Let $y:[-1,1]\to [2-1,2+1]$ be a $C^1$-smooth function, and $F(y,y'):=y\sqrt{1+y'^2}$.
Suppose $y(x)$ satisfy the Euler-Lagrange equation, i.e. $$\frac{\partial F}{\partial y}-\frac{d}{dx}\frac{\partial F}{\partial y'}=0.$$
Q: Why $F-y'\frac{\partial F}{\partial y'}\equiv Const.$ holds ?
On
The key observation is the absence of $x$ in $F(y,y') =y \sqrt{1+y'^2}$.
Let $F(y,y')$ be any $C^1$ smooth function that doesn't depend explicitly on $x$.
Hint 1. Multiply the Euler-Lagrange equation by $y'$ and use the chain rule to get $$y' \frac{\partial F}{\partial y} + y'' \frac{\partial F}{\partial y'} = \frac{d}{dx}(y' \frac{\partial F}{\partial y'}) \tag{1}$$
Hint 2. The total derivative of $F$ is just the LHS of (1), i.e. $\frac{dF}{dx} = y' \frac{\partial F}{\partial y} + y'' \frac{\partial F}{\partial y'}$, see why?

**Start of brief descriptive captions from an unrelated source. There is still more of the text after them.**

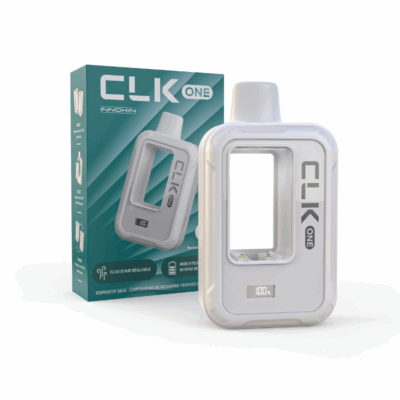 Batterie CLK One Innokin - Blanc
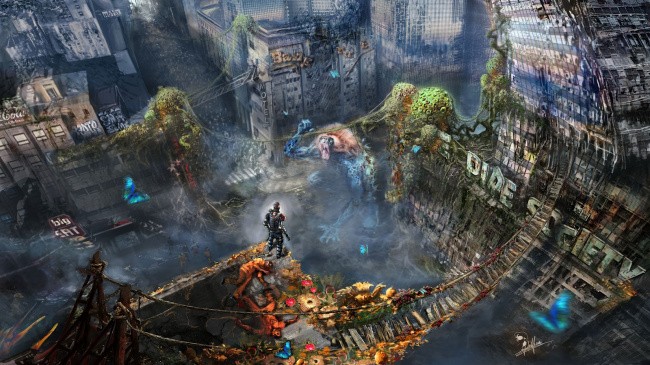 Dead Nation 2 2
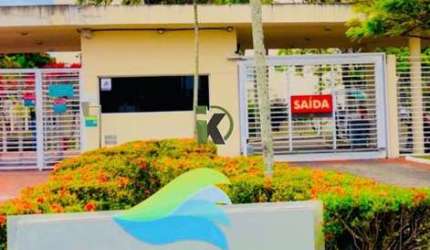 Oportunidade de venda imperdível – Lacqua Condomínio Club | Neópolis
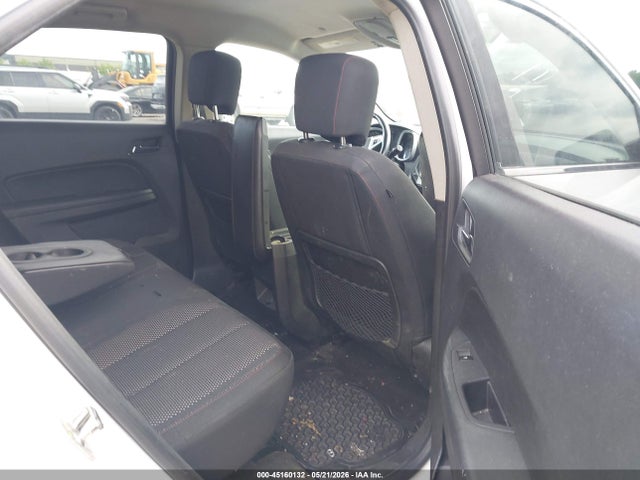Chevrolet Equinox 1lt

Hence, $\frac{d}{dx}(F - y' \frac{\partial F}{\partial y'}) = 0$, and so $F - y' \frac{\partial F}{\partial y'} = \text{Constant}$.
On
This is just the Beltrami identity. It can be viewed as a consequence of (i) the fact that the $F$-function has no explicit $x$-dependence, i.e. it possesses a symmetry; and (ii) Noether's theorem.
As an aside, note that as $y'$ is not presumed to be classically differentiable, $y''$ (and therefore $\frac{\mathrm{d}}{\mathrm{d}x}\frac{\partial F}{\partial y'}$) may only exist in the sense of a weak derivative.
Now, consider that for $F$ a function of only $y$ and $y'$, $$\begin{align*} \frac{\mathrm{d}}{\mathrm{d}x}\left[F-y'\frac{\partial F}{\partial y'}\right] &= y'\frac{\partial F}{\partial y}+y''\frac{\partial F}{\partial y'}-\left(y''\frac{\partial F}{\partial y'}+y'y''\frac{\partial^2F}{\partial y'^2}+y'^2\frac{\partial^2F}{\partial y\,\partial y'}\right) \\ &= y'\left(\frac{\partial F}{\partial y}-y'\frac{\partial^2F}{\partial y\,\partial y'}-y''\frac{\partial^2F}{\partial y'^2}\right) \\ &= y'\left(\frac{\partial F}{\partial y}-\frac{\mathrm{d}}{\mathrm{d}x}\frac{\partial F}{\partial y'}\right) \end{align*}$$ Therefore, if $\frac{\partial F}{\partial y}-\frac{\mathrm{d}}{\mathrm{d}x}\frac{\partial F}{\partial y'}\equiv 0$, we have that $F-y'\frac{\partial F}{\partial y'}\equiv c$ for some constant $c$.